Selection:
+--

{
  "scoring": {
    "quality_score": "100-point sum over five equal 20-point tasks. Each task starts at 20 - 1.2*deterministic_failure_units - 1.6*vlm_failure_units - 0.2*deterministic_warning_units - 0.2*vlm_warning_units. Missing artifacts score 0/20. Artifacts missing valid Birch CSS are capped at 7/20, or 4/20 when VLM also reports vision_unstyled_render; artifacts missing .page are capped at 10/20. Units are distinct (eval, finding_name), so repeated viewport sightings of the same issue are not charged repeatedly.",
    "artifact_score_100": "Compatibility field for the same task score on a 0..100 per-artifact scale: 100 - 6*deterministic_failure_units - 8*vlm_failure_units - deterministic_warning_units - vlm_warning_units, with the equivalent caps 35/100, 20/100, and 50/100.",
    "efficiency_score": "0.40*duration_score + 0.40*token_score + 0.20*tool_call_score; each component is min/max normalized with lower-is-better",
    "quality_efficiency_score": "0.75*quality_score + 0.25*efficiency_score"
  },
  "notes": [
    "Scores are descriptive aids, not hidden ground truth.",
    "Leaderboard sorting should keep source_kind/suite labels visible."
  ]
}

+--

Spatial question entries
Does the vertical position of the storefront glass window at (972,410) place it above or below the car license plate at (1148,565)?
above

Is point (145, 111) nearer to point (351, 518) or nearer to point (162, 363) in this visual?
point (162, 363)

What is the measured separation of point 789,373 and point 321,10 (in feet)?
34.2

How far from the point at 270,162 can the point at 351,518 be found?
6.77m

+--

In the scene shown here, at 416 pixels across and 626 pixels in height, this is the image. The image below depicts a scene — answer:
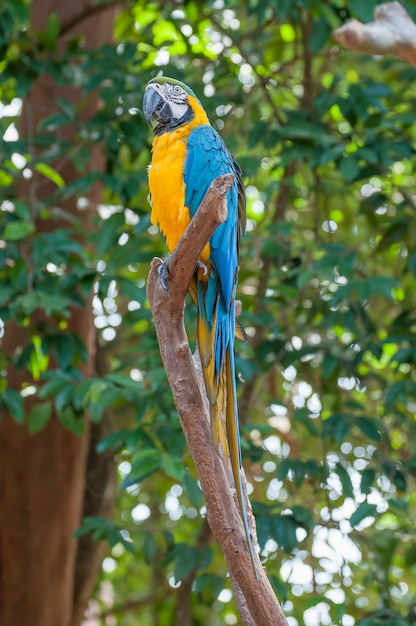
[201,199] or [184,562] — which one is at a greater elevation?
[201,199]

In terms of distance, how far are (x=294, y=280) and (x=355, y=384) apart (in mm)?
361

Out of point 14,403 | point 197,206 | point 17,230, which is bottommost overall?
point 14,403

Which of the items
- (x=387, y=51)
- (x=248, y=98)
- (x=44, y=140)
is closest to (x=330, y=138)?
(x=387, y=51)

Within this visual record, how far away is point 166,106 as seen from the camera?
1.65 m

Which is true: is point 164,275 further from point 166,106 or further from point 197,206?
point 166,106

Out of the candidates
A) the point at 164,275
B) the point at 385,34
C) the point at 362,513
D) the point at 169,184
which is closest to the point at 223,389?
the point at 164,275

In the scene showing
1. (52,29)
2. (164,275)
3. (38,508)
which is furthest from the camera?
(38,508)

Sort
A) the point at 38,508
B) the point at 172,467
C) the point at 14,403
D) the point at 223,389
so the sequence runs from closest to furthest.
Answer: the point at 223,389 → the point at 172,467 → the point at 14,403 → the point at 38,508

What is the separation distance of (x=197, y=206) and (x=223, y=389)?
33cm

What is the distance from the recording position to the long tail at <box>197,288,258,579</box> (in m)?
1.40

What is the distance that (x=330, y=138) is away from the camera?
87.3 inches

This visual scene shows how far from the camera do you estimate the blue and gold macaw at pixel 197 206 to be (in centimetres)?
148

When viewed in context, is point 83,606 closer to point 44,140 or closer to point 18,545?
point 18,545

+--

Exercise requirements:
#1 Check each statement against the scoring description and answer yes or no for each, quoting the words from the description that decide it. (a) A missing artifact scores 0/20. (b) The efficiency score gives token usage more weight than duration. (c) Efficiency makes up 0.25 of the quality-efficiency score.
#2 Collect every line of the records that contains the word "away".

Worked solutions:
#1
(a) Yes: "Missing artifacts score 0/20."
(b) No: "0.40*duration_score + 0.40*token_score"
(c) Yes: "0.75*quality_score + 0.25*efficiency_score"

#2
Within this visual record, how far away is point 166,106 as seen from the camera?
What is the distance that (x=330, y=138) is away from the camera?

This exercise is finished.